Thursday, June 29, 2006

Numbing

Trying to make sense out of the Israel/Palestine conflict by listening to NPR is a hopeless challenge. Take Steve Inskeep's report this morning. Describing the IDF attack on Gaza Inskeep says, "Israel continues it military moves in and around the Gaza Strip and all these moves came after an Israeli soldier was captured." I know memory is short in the US, I think we can stretch it back further than this past Sunday morning. The Israeli assault didn't begin after the capture of the soldier. In fact the past several weeks have seen heavy Israeli military action against Gaza which have killed many civilians--the most infamous being the family picnicking on the beach. It also fails to contextualize the conflict in which Israel blatantly colonizes the occupied territories (take a look at the maps if you doubt this) and -- according to Human Rights Watch -- holds approximately eight thousand Palestinian political and security prisoners and more than six hundred Palestinians under administrative detention (detention without trial or charge, which can be indefinitely renewed). NPR and the US mainstream press in general consistently downplay (or completely ignore) Israel's violations of international law.

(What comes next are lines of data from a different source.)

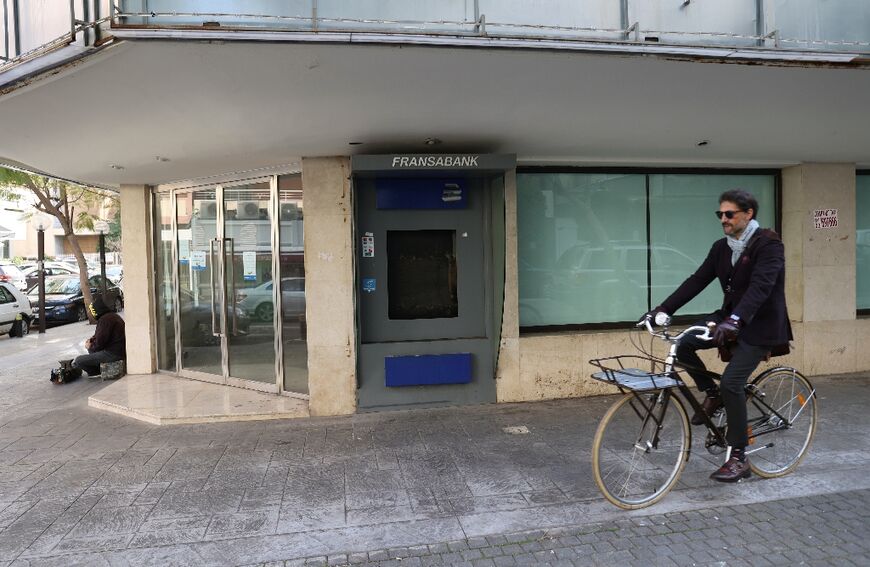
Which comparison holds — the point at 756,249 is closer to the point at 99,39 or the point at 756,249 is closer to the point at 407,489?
the point at 407,489

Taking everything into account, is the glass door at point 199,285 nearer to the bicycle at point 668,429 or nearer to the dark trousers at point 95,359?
the dark trousers at point 95,359

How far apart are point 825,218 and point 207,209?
8.25m

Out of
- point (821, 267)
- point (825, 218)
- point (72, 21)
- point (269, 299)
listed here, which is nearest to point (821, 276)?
point (821, 267)

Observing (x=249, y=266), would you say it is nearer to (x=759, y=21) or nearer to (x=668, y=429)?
(x=668, y=429)

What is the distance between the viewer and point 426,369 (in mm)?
6512

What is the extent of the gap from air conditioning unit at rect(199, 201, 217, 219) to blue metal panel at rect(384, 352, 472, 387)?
3.39 metres

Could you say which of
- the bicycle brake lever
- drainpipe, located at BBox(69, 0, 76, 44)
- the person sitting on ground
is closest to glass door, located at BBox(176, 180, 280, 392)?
the person sitting on ground

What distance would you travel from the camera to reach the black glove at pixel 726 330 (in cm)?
377

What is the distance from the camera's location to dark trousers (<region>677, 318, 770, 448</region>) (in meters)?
4.06

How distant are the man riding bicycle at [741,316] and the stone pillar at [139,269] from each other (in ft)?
23.8

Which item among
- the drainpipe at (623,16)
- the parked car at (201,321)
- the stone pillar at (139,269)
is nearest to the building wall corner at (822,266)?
the drainpipe at (623,16)

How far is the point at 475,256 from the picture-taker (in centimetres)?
680

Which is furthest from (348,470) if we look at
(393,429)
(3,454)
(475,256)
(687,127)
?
(687,127)

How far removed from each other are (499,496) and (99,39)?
4.00 meters
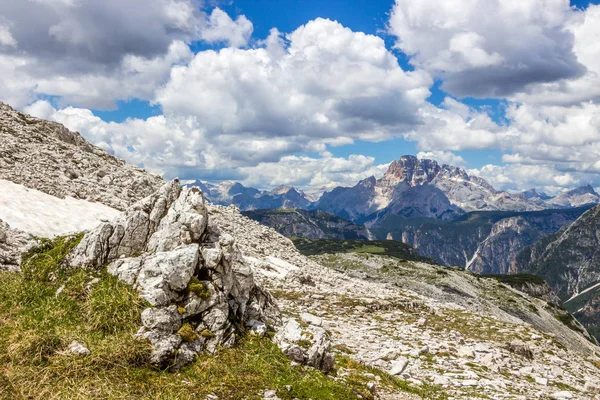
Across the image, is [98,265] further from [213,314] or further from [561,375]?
[561,375]

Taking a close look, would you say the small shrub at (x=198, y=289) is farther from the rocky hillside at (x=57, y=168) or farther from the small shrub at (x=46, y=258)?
the rocky hillside at (x=57, y=168)

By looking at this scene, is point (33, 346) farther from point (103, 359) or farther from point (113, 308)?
point (113, 308)

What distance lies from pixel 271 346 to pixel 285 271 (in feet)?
113

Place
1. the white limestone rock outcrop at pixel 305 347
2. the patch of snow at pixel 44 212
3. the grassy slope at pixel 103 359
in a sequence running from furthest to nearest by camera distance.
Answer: the patch of snow at pixel 44 212 < the white limestone rock outcrop at pixel 305 347 < the grassy slope at pixel 103 359

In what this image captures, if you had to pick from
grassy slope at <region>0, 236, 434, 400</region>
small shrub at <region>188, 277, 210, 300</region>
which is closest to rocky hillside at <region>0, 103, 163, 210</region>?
grassy slope at <region>0, 236, 434, 400</region>

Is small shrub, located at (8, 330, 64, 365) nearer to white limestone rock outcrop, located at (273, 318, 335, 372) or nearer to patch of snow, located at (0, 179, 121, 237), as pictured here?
white limestone rock outcrop, located at (273, 318, 335, 372)

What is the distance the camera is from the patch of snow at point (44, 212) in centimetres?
2922

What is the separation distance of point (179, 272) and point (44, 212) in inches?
1051

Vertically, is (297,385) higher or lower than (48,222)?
lower

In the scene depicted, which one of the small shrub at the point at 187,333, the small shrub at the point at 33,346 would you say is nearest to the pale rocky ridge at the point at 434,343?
the small shrub at the point at 187,333

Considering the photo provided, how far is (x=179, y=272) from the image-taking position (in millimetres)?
14586

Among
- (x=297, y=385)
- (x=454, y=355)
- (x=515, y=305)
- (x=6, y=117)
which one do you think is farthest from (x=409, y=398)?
(x=515, y=305)

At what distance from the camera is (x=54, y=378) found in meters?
10.5

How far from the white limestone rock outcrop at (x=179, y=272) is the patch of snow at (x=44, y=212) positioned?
12572 millimetres
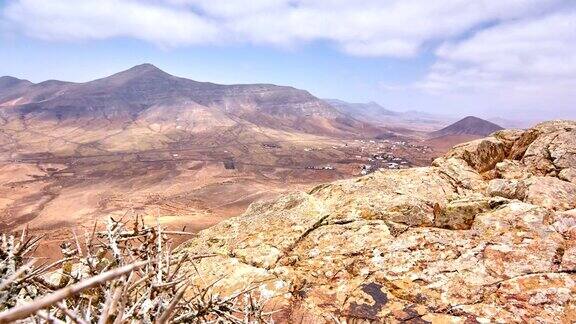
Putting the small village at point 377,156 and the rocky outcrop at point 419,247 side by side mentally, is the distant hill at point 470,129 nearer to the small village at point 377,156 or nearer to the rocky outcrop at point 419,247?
the small village at point 377,156

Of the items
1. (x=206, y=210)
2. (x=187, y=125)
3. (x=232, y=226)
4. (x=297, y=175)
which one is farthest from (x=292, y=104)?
(x=232, y=226)

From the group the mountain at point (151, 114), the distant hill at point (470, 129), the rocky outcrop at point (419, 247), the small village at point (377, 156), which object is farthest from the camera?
the distant hill at point (470, 129)

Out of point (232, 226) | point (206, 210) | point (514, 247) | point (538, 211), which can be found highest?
point (538, 211)

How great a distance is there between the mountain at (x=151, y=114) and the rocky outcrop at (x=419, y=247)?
95176 mm

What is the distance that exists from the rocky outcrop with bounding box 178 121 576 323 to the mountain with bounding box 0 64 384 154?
312ft

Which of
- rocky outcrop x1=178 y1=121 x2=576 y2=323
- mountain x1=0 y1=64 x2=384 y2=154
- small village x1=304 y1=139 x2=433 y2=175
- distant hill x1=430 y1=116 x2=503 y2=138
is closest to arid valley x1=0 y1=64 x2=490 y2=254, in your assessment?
small village x1=304 y1=139 x2=433 y2=175

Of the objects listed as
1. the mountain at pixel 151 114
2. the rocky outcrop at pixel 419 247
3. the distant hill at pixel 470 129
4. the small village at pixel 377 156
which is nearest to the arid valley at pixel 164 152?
the small village at pixel 377 156

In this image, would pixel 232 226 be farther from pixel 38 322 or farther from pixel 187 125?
pixel 187 125

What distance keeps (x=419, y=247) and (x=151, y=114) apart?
145755 millimetres

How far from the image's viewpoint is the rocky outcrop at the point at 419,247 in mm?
5105

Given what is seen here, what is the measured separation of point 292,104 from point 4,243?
17643 cm

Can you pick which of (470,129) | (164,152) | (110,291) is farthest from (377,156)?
(470,129)

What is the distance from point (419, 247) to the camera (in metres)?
Result: 6.26

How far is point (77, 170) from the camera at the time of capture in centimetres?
7319
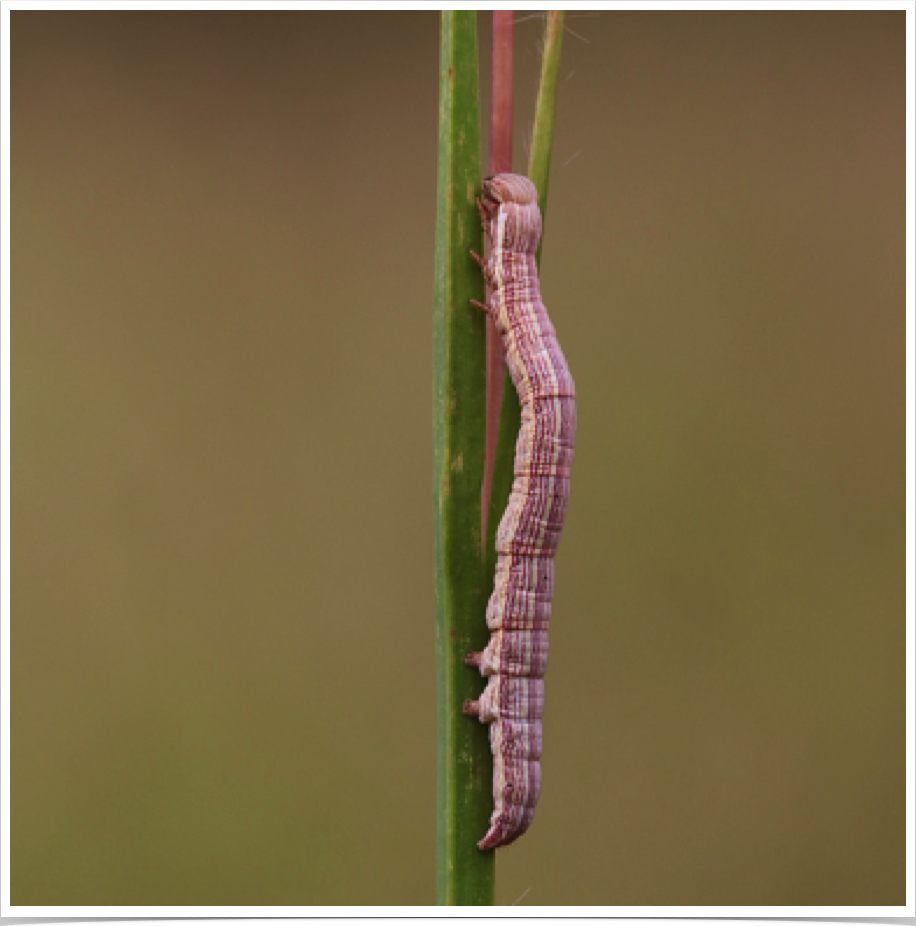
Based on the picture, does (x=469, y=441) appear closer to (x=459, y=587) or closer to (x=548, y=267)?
(x=459, y=587)

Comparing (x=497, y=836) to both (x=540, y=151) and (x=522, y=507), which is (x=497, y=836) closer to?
(x=522, y=507)

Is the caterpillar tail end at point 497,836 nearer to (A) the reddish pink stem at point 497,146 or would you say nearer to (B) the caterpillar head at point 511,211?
(A) the reddish pink stem at point 497,146

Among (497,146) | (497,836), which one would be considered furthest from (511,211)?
(497,836)

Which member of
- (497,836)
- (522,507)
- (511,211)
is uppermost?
(511,211)

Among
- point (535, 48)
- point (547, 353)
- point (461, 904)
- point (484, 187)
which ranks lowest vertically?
point (461, 904)

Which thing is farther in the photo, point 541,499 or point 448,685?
point 541,499

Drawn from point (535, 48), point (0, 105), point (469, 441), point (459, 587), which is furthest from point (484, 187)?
point (0, 105)

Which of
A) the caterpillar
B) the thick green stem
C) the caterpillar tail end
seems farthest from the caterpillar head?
the caterpillar tail end
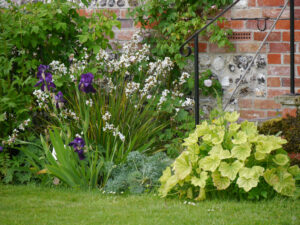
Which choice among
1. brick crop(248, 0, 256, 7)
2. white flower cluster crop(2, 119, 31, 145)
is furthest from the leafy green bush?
brick crop(248, 0, 256, 7)

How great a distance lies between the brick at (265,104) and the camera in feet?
15.3

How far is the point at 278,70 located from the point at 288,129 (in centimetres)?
125

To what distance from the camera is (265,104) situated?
4688 mm

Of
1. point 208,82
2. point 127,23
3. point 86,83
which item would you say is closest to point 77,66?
point 86,83

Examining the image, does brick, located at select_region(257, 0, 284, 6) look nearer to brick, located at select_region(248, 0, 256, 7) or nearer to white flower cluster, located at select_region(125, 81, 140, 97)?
brick, located at select_region(248, 0, 256, 7)

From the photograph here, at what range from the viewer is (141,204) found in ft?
10.8

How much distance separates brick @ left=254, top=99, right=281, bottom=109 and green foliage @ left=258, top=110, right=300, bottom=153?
85 centimetres

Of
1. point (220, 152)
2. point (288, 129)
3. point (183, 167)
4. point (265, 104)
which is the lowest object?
point (183, 167)

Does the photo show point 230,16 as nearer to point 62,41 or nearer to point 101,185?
point 62,41

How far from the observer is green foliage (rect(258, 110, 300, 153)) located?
3.43 m

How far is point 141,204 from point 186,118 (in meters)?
1.54

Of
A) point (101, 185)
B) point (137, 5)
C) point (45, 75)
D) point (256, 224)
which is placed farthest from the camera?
point (137, 5)

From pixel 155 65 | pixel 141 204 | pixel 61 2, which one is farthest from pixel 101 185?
pixel 61 2

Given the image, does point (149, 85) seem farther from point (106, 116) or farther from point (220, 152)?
point (220, 152)
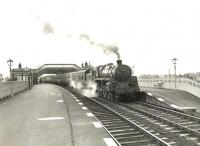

Speaking to Inskeep, Linda Gradstein does at least mention that Palestinians in the West Bank are angry because Israel has hit civilian infrastructure in Gaza...which she notes leaves about 700,000 inhabitants without electricity and many without water (which is likely to lead to sickness and death for children and the infirm). Does Inskeep ask more about this targeting of civilians? No, but he does remind us that "the other side" has escalated the conflict by killing the captured settler. The crime of killing a captured belligerent is a terrible deed--a war crime in fact, but it was not carried out by a sovereign government and in no way compares to the nearly forty years of assaults on the Palestinians or the current overwhelming use of force being inflicted on them.